- **Instructions for the task**
Pick out every line of the data that contains the word "vertical" and copy each one unchanged.

- **Material supplied**
— start —

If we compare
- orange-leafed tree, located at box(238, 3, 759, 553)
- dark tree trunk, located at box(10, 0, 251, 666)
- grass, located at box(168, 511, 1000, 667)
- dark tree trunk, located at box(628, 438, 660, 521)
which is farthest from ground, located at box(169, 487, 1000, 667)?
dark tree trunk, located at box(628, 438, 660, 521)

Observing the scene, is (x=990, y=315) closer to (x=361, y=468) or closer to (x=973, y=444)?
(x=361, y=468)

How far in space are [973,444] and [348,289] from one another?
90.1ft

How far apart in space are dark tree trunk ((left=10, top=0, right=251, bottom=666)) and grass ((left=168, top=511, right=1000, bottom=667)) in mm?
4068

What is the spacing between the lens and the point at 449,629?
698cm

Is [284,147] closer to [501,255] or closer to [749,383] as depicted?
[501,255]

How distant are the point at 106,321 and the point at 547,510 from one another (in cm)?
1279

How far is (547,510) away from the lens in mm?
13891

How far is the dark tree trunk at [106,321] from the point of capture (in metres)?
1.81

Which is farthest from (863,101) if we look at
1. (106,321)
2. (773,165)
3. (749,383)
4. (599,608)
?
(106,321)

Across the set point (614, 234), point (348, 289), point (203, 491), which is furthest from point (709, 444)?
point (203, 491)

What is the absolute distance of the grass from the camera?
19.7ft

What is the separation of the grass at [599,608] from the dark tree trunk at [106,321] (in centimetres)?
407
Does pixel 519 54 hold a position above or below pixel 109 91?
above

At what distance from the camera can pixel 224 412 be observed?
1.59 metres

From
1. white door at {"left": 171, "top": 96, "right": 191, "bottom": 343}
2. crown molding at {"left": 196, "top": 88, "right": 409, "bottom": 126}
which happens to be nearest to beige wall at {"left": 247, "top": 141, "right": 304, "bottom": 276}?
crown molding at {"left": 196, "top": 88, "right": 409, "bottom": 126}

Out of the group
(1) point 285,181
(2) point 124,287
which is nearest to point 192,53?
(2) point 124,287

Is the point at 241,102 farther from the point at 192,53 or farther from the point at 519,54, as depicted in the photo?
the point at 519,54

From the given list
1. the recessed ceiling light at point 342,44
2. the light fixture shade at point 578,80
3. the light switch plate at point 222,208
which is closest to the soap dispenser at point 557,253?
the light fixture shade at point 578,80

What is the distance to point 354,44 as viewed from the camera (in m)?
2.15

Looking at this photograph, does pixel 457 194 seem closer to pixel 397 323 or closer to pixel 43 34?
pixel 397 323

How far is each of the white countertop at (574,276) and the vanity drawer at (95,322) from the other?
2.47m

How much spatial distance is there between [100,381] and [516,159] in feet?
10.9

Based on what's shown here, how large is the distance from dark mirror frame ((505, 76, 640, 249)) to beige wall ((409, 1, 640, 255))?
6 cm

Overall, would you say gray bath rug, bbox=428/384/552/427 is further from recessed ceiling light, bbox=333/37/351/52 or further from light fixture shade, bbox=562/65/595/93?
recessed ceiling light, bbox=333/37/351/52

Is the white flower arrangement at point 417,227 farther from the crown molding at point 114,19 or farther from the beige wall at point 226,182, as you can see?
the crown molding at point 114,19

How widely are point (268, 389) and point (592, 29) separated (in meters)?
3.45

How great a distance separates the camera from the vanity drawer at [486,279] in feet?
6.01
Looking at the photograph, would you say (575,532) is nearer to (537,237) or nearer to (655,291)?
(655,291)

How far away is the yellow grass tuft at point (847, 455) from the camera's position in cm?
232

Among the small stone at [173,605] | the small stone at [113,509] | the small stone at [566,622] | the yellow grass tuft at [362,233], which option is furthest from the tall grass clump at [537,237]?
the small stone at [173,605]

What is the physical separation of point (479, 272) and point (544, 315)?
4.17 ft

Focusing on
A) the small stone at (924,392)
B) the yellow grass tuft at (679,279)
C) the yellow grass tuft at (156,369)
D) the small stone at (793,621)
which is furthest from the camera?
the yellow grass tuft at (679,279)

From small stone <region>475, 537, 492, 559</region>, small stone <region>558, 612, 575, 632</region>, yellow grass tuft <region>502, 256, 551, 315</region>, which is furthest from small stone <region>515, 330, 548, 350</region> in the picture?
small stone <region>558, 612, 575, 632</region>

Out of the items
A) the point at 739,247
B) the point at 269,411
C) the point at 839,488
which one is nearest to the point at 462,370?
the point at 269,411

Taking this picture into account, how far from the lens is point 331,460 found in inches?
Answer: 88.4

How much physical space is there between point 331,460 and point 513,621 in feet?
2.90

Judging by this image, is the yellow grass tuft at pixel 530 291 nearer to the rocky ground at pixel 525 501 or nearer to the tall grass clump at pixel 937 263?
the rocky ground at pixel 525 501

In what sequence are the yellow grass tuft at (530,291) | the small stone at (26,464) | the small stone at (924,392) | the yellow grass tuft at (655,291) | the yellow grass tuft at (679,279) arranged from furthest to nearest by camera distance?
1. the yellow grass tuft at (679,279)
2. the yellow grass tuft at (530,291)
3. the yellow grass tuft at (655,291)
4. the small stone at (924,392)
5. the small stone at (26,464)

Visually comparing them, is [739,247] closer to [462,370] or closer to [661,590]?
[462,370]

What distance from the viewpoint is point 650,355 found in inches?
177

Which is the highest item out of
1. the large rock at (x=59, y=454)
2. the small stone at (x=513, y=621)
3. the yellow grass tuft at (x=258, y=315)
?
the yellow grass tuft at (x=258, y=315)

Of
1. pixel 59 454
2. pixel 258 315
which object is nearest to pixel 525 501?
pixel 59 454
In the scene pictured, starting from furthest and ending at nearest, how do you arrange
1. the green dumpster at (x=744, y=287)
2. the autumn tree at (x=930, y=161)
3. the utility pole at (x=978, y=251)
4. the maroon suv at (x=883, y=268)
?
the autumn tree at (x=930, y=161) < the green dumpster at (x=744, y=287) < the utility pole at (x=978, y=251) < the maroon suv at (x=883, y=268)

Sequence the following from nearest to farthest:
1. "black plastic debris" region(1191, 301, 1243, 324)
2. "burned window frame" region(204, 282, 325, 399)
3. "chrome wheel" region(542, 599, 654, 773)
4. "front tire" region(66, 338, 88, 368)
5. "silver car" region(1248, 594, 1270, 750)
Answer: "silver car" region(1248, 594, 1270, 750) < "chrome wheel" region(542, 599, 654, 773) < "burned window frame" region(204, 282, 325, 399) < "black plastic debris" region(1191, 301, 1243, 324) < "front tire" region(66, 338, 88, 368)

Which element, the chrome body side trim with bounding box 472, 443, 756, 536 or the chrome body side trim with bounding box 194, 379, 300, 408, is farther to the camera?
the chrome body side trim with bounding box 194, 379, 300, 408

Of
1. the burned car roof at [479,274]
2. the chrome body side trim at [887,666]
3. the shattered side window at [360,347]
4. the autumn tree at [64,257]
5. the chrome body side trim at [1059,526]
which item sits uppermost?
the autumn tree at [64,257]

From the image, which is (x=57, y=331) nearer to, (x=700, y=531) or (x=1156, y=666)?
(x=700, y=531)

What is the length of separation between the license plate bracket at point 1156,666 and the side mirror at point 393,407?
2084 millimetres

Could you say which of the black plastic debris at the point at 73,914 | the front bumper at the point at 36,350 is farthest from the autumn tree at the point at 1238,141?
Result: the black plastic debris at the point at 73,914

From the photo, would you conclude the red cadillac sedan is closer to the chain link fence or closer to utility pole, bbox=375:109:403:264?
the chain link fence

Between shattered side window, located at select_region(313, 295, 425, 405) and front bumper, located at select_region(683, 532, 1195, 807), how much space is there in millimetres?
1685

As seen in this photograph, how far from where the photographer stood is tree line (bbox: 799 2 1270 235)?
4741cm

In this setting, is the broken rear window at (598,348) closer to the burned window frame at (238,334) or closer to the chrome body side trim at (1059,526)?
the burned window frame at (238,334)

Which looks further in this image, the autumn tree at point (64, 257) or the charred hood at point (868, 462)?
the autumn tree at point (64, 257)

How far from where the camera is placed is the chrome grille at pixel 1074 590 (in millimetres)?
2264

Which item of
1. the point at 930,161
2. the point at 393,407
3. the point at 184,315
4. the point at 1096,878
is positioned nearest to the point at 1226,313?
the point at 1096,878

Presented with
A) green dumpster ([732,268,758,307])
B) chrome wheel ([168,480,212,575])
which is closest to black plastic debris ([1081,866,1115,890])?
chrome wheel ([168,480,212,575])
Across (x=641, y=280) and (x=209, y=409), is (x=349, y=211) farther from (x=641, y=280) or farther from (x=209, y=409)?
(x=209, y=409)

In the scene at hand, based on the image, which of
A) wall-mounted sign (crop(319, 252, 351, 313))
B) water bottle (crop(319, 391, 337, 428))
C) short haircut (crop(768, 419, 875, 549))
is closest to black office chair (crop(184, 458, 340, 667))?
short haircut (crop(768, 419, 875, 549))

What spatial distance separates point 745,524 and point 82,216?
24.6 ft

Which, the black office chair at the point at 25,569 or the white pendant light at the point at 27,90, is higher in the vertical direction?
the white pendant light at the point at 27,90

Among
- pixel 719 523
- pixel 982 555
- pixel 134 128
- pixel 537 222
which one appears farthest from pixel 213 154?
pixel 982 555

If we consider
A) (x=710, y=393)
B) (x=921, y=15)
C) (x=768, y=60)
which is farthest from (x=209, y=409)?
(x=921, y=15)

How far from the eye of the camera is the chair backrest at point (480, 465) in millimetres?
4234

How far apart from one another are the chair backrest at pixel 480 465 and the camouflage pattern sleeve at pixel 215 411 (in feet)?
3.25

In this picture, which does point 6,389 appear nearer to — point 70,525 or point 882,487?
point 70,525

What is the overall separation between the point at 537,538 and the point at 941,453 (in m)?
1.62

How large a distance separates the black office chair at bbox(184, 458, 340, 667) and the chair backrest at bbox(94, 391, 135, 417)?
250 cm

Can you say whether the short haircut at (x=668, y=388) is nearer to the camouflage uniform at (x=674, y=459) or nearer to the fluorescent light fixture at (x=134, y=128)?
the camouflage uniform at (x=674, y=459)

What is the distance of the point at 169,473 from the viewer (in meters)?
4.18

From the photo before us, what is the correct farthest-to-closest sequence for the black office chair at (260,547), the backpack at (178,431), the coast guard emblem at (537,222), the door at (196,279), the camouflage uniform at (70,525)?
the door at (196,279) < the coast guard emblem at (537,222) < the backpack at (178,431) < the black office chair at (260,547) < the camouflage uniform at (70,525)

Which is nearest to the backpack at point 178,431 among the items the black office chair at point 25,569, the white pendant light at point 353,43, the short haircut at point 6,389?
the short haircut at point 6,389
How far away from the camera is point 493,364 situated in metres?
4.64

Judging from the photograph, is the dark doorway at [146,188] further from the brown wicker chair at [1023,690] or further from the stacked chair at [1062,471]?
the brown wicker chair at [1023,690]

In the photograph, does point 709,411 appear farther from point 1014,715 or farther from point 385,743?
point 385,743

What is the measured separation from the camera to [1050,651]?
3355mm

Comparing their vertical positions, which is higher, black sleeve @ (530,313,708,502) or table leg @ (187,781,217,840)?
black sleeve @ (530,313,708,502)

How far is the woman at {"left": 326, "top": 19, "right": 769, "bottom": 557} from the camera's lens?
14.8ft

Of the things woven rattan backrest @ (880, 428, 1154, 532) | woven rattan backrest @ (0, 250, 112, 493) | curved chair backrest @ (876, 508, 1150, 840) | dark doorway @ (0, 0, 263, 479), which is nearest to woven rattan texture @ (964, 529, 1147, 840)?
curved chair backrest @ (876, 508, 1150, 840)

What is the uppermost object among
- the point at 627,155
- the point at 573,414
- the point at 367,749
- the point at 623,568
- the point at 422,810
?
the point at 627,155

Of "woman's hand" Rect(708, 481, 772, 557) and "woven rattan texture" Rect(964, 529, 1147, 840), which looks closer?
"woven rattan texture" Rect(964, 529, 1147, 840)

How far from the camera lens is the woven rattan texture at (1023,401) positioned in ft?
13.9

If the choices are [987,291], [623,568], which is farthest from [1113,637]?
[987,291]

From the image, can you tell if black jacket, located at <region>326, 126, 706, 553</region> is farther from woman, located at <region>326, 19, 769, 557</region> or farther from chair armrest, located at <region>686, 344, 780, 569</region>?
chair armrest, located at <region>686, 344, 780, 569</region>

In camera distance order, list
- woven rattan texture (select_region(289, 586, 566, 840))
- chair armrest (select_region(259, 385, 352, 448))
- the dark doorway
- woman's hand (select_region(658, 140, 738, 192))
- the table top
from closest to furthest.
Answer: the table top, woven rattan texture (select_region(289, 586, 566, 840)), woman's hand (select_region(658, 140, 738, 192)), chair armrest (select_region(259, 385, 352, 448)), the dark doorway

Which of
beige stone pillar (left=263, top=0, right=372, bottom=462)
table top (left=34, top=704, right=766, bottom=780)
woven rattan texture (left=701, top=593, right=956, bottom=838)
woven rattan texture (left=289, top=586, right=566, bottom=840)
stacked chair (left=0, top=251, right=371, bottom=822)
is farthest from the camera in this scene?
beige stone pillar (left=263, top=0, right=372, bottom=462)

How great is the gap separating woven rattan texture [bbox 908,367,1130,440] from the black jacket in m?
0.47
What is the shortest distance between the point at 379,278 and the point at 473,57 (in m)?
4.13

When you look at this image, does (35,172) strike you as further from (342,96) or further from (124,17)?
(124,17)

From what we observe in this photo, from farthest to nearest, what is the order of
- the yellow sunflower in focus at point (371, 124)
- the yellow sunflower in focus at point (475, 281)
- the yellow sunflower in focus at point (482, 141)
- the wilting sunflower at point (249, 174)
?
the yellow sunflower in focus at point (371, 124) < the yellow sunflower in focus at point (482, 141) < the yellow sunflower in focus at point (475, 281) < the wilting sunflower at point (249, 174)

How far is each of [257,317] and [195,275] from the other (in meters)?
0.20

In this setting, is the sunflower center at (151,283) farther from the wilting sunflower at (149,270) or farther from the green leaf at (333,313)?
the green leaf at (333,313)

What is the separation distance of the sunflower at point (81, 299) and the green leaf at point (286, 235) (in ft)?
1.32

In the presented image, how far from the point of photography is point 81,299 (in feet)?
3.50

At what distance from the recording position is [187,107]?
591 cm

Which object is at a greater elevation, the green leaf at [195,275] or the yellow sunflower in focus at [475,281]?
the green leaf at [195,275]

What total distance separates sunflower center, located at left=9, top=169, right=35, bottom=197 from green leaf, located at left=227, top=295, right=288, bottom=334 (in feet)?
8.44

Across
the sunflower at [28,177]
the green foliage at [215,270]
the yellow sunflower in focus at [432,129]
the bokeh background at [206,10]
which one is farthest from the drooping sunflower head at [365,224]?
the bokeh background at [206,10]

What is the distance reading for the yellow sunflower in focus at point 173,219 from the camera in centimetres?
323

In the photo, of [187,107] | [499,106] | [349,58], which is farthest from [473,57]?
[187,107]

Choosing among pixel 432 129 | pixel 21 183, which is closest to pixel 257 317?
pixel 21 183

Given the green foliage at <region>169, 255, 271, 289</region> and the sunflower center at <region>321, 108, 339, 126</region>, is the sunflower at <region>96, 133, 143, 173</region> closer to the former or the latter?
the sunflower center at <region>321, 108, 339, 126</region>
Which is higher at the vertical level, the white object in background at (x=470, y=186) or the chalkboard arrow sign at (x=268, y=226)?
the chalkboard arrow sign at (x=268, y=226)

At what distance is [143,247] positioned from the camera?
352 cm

— end —

- **Answer in full**
Which, the black office chair at the point at 25,569 or the white pendant light at the point at 27,90, is higher in the vertical direction?
Comparing their vertical positions, which is higher, black sleeve @ (530,313,708,502) or table leg @ (187,781,217,840)?
Which is higher at the vertical level, the white object in background at (x=470, y=186) or the chalkboard arrow sign at (x=268, y=226)?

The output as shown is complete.